## Set tasks
• a. Reproduce the part of the excerpt on EV subsidies and carmaker fines that opens with the words containing "Yesterday in the" and closes with "circumventing efficiency standards.)".
• b. List every acronym that appears in the excerpt on EV subsidies and carmaker fines.
• c. According to the excerpt on EV subsidies and carmaker fines, what would the EPA lose the power to do if the Senate measure passed?

Tesla CEO Elon Musk is on record as supporting the repeal of the EV tax credit, as it would hurt his rivals more than Tesla. But yesterday, Musk decried the fact that the spending bill does not cut subsidies for oil and gas, just EVs and solar.

No fines for you

Yesterday in the Senate, Republicans proposed another new measure that can only be seen as pro-pollution. Should it pass, the EPA would no longer be able to levy fines against carmakers that exceed fleet averages set out in the CAFE regulations. OEMs have paid the government hundreds of millions of dollars in these fines over the past decade. (Note that these fines are different from those imposed on Volkswagen and other automakers for circumventing efficiency standards.)

## Dataset excerpts
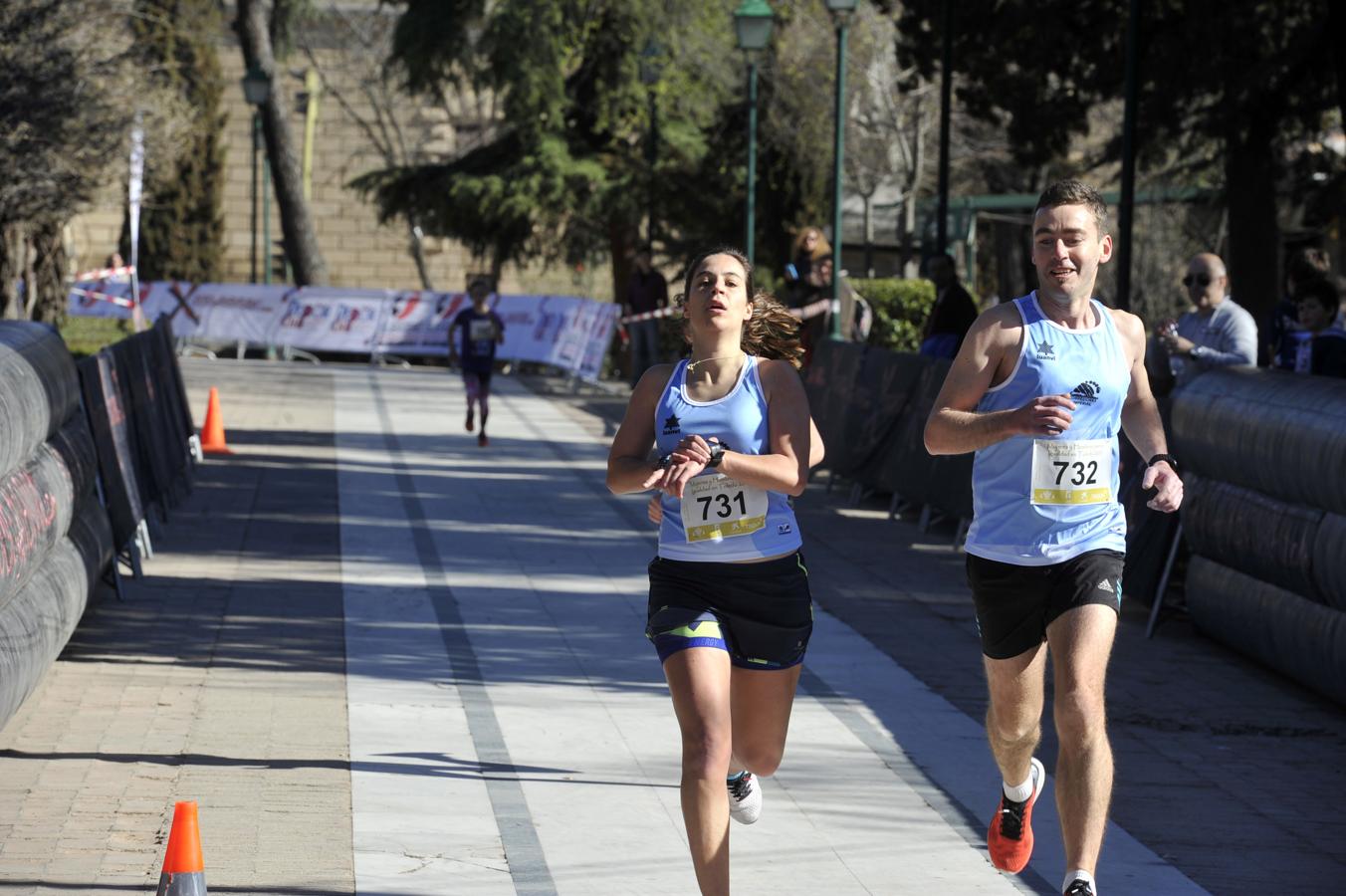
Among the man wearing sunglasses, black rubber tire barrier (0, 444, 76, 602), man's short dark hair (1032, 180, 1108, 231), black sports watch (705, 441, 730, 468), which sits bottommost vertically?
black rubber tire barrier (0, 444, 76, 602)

* * *

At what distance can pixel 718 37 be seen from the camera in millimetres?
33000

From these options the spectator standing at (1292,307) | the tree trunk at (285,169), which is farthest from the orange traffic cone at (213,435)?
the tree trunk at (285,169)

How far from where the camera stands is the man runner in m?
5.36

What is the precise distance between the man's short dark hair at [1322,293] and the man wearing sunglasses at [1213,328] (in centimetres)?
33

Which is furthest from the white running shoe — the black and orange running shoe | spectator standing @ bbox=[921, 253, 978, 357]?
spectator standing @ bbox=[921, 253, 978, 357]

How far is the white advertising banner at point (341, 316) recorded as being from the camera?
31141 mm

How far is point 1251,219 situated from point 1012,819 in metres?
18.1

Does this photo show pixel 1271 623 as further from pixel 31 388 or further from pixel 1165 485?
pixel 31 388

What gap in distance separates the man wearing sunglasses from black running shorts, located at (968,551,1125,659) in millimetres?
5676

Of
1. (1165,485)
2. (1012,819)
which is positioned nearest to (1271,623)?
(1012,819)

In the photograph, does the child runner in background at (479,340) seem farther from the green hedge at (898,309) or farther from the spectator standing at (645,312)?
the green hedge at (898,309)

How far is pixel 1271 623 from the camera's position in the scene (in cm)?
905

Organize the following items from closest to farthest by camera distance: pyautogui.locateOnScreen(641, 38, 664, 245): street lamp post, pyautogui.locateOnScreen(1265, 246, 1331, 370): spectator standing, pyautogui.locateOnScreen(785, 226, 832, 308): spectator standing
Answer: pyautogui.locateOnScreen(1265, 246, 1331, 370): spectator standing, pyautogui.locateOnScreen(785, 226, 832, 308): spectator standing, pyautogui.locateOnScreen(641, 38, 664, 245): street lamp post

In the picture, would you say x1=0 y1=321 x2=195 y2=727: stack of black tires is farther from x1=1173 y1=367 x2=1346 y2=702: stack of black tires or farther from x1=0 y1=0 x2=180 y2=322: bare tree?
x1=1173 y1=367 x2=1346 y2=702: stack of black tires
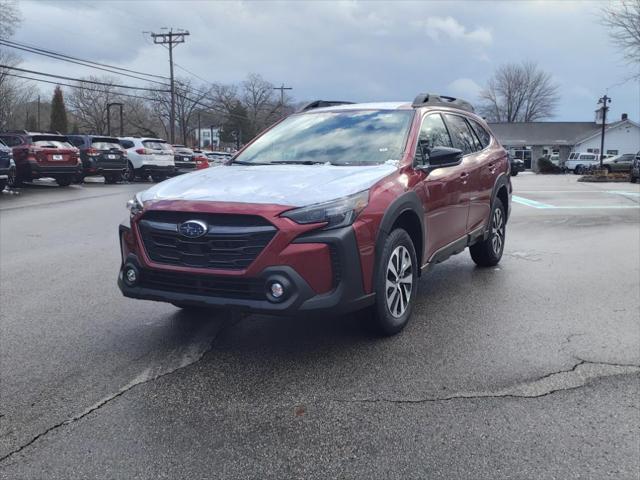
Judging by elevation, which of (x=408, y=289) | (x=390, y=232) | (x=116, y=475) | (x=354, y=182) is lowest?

* * *

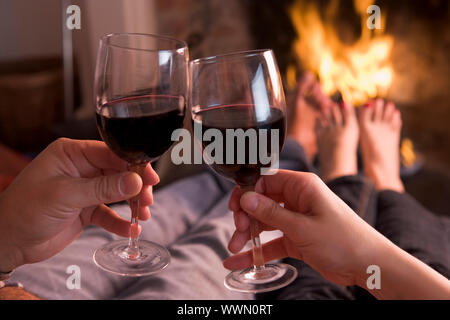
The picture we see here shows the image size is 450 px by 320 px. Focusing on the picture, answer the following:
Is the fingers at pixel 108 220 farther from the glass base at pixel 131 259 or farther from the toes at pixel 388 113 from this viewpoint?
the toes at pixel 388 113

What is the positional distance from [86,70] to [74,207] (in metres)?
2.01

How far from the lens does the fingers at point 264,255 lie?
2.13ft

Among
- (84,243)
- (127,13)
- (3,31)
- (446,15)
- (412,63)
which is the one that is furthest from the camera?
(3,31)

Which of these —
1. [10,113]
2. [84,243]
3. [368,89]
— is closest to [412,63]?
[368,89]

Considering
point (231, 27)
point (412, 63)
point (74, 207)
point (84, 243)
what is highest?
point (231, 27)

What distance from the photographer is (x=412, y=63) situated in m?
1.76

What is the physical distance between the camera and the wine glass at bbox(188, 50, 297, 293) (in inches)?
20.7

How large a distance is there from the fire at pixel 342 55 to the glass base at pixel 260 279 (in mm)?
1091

## Exercise answers
• a.
Yesterday in the Senate, Republicans proposed another new measure that can only be seen as pro-pollution. Should it pass, the EPA would no longer be able to levy fines against carmakers that exceed fleet averages set out in the CAFE regulations. OEMs have paid the government hundreds of millions of dollars in these fines over the past decade. (Note that these fines are different from those imposed on Volkswagen and other automakers for circumventing efficiency standards.)

• b. CEO, EV, EPA, CAFE, OEMs

• c. It could no longer levy fines against carmakers that exceed fleet averages set out in the CAFE regulations.